Your instructions: Carry on writing the text about Sakana Fugu, starting right after its last sentence.

Provided text:
Things to Keep in Mind
- Availability by region: It is currently not available in the EU / EEA.
- Model update timing: Models in the pool are expected to be updated roughly two weeks after a new frontier model is released.
- Roadmap: Plans include expanding the agent pool (adding open models and Sakana's own models), strengthening collaboration on long-running tasks, and giving users more control over its behavior.
Frequently Asked Questions About Sakana Fugu (FAQ)
Is Sakana Fugu a single model?
From the user's perspective you can use it like a single API / a single model, but internally it is a "multi-agent platform" that dynamically bundles and orchestrates multiple specialist LLMs.
How do Fugu and Fugu Ultra differ?
Fugu balances performance and latency and is geared toward everyday work, while Fugu Ultra orchestrates a deeper pool of agents to maximize answer quality and is geared toward difficult problems.

Given information:
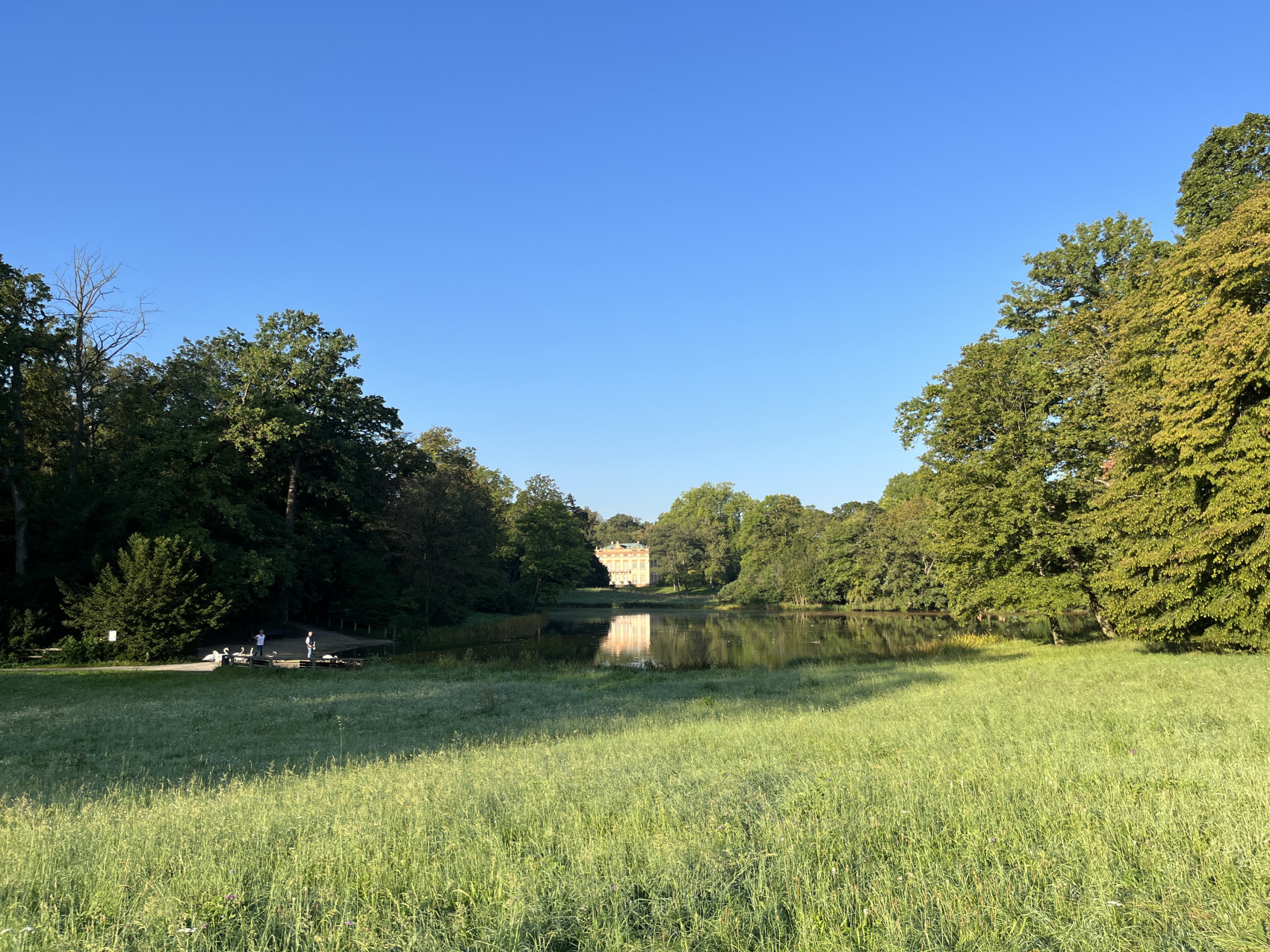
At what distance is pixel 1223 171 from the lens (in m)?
25.0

Result:
Does Fugu depend on a specific vendor?
No. Because it is designed to bundle multiple models, even if one provider becomes unavailable it can reroute and maintain frontier-grade performance. This is the essence of the "AI sovereignty" Sakana champions.
How much does Fugu cost?
Subscriptions are Standard $20 / Pro $100 / Max $200 (per month). Pay-as-you-go for Fugu Ultra is $5 input and $30 output (per million tokens; above 272K context, $10 input and $45 output). Charges do not stack up even when multiple agents are running.
Which API is Fugu compatible with?
It is offered as an OpenAI-compatible API. You can sign up and get started at console.sakana.ai.
Can I use it in my country?
It is available in all regions except the EU / EEA.
Summary
- Sakana Fugu is a multi-agent platform that dynamically bundles multiple LLMs and serves them through a single OpenAI-compatible API (general availability began June 22, 2026).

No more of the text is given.